Don’t leave any evidence at the scene
.
‘Oh, shit,’ Robbie whispered. ‘We hit him. We really did.’
Dan fumbled for his phone, nearly dropping it. He looked at the display. ‘No signal.’
‘What?’ Robbie saw the phone and gave a tiny shudder. ‘We’ve got to get out of here, mate. Right now.’
‘What if he’s still alive?’
Robbie said nothing for a moment. Then he swore again, softly. ‘Oh, fuck. He could identify us.’
He brushed past Dan, who was about to explain that he didn’t mean it like that. If O’Brien was badly injured then they had to help him. Raise the alarm, somehow. Even transport him to hospital themselves, if need be.
But Robbie was right, too. As dreadful as it was, it might actually be better if Hank was dead ...

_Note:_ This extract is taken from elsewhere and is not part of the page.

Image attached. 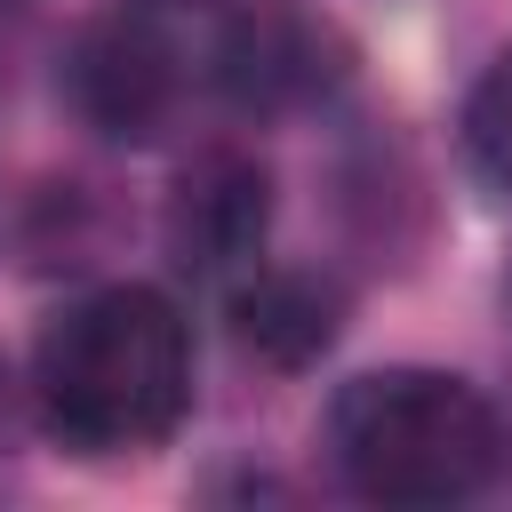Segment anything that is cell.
<instances>
[{"label":"cell","mask_w":512,"mask_h":512,"mask_svg":"<svg viewBox=\"0 0 512 512\" xmlns=\"http://www.w3.org/2000/svg\"><path fill=\"white\" fill-rule=\"evenodd\" d=\"M504 304H512V272H504Z\"/></svg>","instance_id":"9c48e42d"},{"label":"cell","mask_w":512,"mask_h":512,"mask_svg":"<svg viewBox=\"0 0 512 512\" xmlns=\"http://www.w3.org/2000/svg\"><path fill=\"white\" fill-rule=\"evenodd\" d=\"M344 336V280L320 264H272L232 288V344L264 368H312Z\"/></svg>","instance_id":"8992f818"},{"label":"cell","mask_w":512,"mask_h":512,"mask_svg":"<svg viewBox=\"0 0 512 512\" xmlns=\"http://www.w3.org/2000/svg\"><path fill=\"white\" fill-rule=\"evenodd\" d=\"M56 88H64V104H72V120L88 136H104V144H152L176 120V96H184V48L136 0V8L88 16L72 32Z\"/></svg>","instance_id":"3957f363"},{"label":"cell","mask_w":512,"mask_h":512,"mask_svg":"<svg viewBox=\"0 0 512 512\" xmlns=\"http://www.w3.org/2000/svg\"><path fill=\"white\" fill-rule=\"evenodd\" d=\"M352 72V48L328 16L304 8H240L216 48H208V88L240 112V120H296L320 112Z\"/></svg>","instance_id":"277c9868"},{"label":"cell","mask_w":512,"mask_h":512,"mask_svg":"<svg viewBox=\"0 0 512 512\" xmlns=\"http://www.w3.org/2000/svg\"><path fill=\"white\" fill-rule=\"evenodd\" d=\"M456 144H464V168L488 200H512V40L488 56V72L472 80L464 112H456Z\"/></svg>","instance_id":"52a82bcc"},{"label":"cell","mask_w":512,"mask_h":512,"mask_svg":"<svg viewBox=\"0 0 512 512\" xmlns=\"http://www.w3.org/2000/svg\"><path fill=\"white\" fill-rule=\"evenodd\" d=\"M32 416L64 456H144L192 408V320L144 280L72 296L32 336Z\"/></svg>","instance_id":"6da1fadb"},{"label":"cell","mask_w":512,"mask_h":512,"mask_svg":"<svg viewBox=\"0 0 512 512\" xmlns=\"http://www.w3.org/2000/svg\"><path fill=\"white\" fill-rule=\"evenodd\" d=\"M144 8H208V0H144Z\"/></svg>","instance_id":"ba28073f"},{"label":"cell","mask_w":512,"mask_h":512,"mask_svg":"<svg viewBox=\"0 0 512 512\" xmlns=\"http://www.w3.org/2000/svg\"><path fill=\"white\" fill-rule=\"evenodd\" d=\"M272 232V168L240 144H208L176 168L160 200V248L192 280H232L264 256Z\"/></svg>","instance_id":"5b68a950"},{"label":"cell","mask_w":512,"mask_h":512,"mask_svg":"<svg viewBox=\"0 0 512 512\" xmlns=\"http://www.w3.org/2000/svg\"><path fill=\"white\" fill-rule=\"evenodd\" d=\"M328 464L352 496L392 512L472 504L512 472L504 408L448 368H360L328 400Z\"/></svg>","instance_id":"7a4b0ae2"}]
</instances>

The thought produced a tingling in Dan’s temples. A cold sweat broke out on his back and suddenly he was fourteen again, coming home from school to find not his mum but his aunt waiting for him, a police car parked outside and two officers in uniform standing in the kitchen. One of them, a young woman, had greeted Dan with the most hideously false smile he’d ever witnessed—
‘I’m going to throw up.’
‘Not here.’ Robbie made an urgent flapping gesture to shoo Dan away from the body. Dumbly comprehending, Dan staggered back to the Fiesta and then beyond it, to the opposite verge. Along with the roiling nausea in his gut came an even more sickening realisation.
He was a coward.
If anyone should have been chucking up, Robbie thought, it was him. All that lager and a couple of lines of coke – and now this.
Instead, somehow, he felt fine. Clear-headed and stone-cold sober.
Robbie had always considered himself good in a crisis. The trick was never to look too far ahead, never
over
-worry, as his dad used to put it, before he buggered off and stopped worrying about anyone.
Now Robbie assessed the situation with a cool, clinical logic. The first stage was acceptance. He had done something really dumb. Despite what Dan might think – despite what
anyone
might think – there hadn’t been any malicious intent. But it was done, and it couldn’t be reversed, so there was no point dwelling on it. The consequences were all that mattered now. The consequences – and how to avoid them.
He took a few steps towards the body. His foot touched something solid and there was a faint sucking sound as he lifted it away.
It was the envelope. The frigging envelope full of cash. He picked it up, saw it was coated in blood. Part of his footprint was visible on the outer edge. For that reason alone, he couldn’t leave it here.
‘Mine, I think,’ he murmured. He shoved it into his pocket, glancing round to make sure Dan wasn’t watching. Then he moved closer to the body.
O’Brien had been thrown about ten or fifteen feet. It might have been further if a tree hadn’t got in the way. He lay slumped and twisted, his head half buried in the ditch, his chubby limbs flung out at crazy angles, as though he’d been frozen in the act of an ill-advised star jump.